Obviously, these two worldviews could not be more opposed. But the facts clearly point to which one is valid. Let's take some examples.

An important task in NLP is called Part of Speech Tagging. It consists of marking all of the words in a piece of text with their grammatical category. Not many people want to do this for its own sake, but it's a highly useful initial step in analyzing text more deeply. The first effort to do this electronically was the work on the Brown Corpus by Greene and Rubin in 1971. They achieved, with a very simple approach, performance of 70%. Not too bad for a first try. By the early 1980s, researchers had pushed this number way up, with a system called CLAWS achieving about 94%, meaning that we'd done away with about four fifths of the errors made by Greene and Rubin's approach. Big progress! But in the 25 years since then, progress has been extremely minor, perhaps to 96%. In fact, there is good reason to believe that tagging better than 97% is impossible, because even human annotators tagging a text do not agree more than that often. Moreover, some very different approaches to tagging all yield similar accuracy rates, just shy of that theoretical maximum. When much more progress happens in the first decade than in the succeeding quarter century, you have found yourself a horizontal asymptote.

As it happens, 96% is pretty good, and a tagger that performs that well is highly useful, errors be damned. And of course, no one would argue that a horizontal asymptote for accuracy must exist for anything, because you can't beat 100%. So in principle, this isn't a problem.

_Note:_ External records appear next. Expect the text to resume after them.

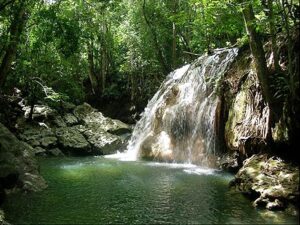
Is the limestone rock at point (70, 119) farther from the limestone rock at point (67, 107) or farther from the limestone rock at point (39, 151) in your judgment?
the limestone rock at point (39, 151)

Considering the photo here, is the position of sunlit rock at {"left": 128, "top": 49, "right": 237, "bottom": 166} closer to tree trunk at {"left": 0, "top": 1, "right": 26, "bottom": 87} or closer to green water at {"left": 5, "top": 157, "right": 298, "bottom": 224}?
green water at {"left": 5, "top": 157, "right": 298, "bottom": 224}

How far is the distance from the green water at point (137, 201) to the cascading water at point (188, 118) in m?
2.06

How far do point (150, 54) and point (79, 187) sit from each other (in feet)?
54.2

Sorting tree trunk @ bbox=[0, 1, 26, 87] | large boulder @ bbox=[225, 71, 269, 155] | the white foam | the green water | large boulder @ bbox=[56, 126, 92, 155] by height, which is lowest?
the green water

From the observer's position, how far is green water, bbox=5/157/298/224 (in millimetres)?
7664

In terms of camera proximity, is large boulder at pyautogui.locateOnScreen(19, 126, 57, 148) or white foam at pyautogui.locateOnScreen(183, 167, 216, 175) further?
large boulder at pyautogui.locateOnScreen(19, 126, 57, 148)

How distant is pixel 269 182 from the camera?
28.7ft

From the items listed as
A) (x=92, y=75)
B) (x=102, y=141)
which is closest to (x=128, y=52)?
(x=92, y=75)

But in practice, it is! Because while Part of Speech Tagging is ready for application, some other very important tasks in NLP are not. Suppose the asymptote were not at 96%, but much lower. That's what you have with another highly interesting problem called Word Sense Disambiguation -- the determination of which meaning of a word a writer had in mind. (For example, "bank" like the side of a river, or "bank" like a financial institution.) Here, though the numbers vary considerably according to how you measure accuracy, it is clear that there are no excellent methods available. WSD has not advanced dramatically in the half century since it became an area of interest, and the approaches that exist are tailor-made to disappoint the people who understandably would like a good solution to this problem.

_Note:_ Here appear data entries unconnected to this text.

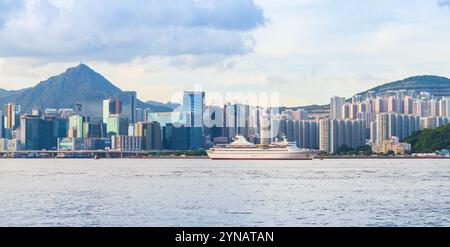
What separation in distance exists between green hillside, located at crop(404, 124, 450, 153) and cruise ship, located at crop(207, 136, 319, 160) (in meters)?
22.5

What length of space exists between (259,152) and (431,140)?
3102 centimetres

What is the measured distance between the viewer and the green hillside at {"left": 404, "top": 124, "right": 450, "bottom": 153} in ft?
308

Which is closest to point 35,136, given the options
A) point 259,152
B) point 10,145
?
point 10,145

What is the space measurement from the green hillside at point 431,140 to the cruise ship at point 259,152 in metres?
22.5

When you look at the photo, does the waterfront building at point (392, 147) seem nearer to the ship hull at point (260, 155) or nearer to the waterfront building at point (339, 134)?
the waterfront building at point (339, 134)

A very big problem for NLP as an enterprise is the cycle of hype, disappointment, and mistrust that I identified a few weeks ago. And a very big part of the hype end of the problem is that people who are the recipients of hype (customer bases, venture capitalists, managers, etc.) don't know which law has been in effect. Innovation does exist. Progress does happen. But before an idea becomes a software project, anyone reviewing it should determine if the NLP needed to make the approach successful has already hit a horizontal asymptote.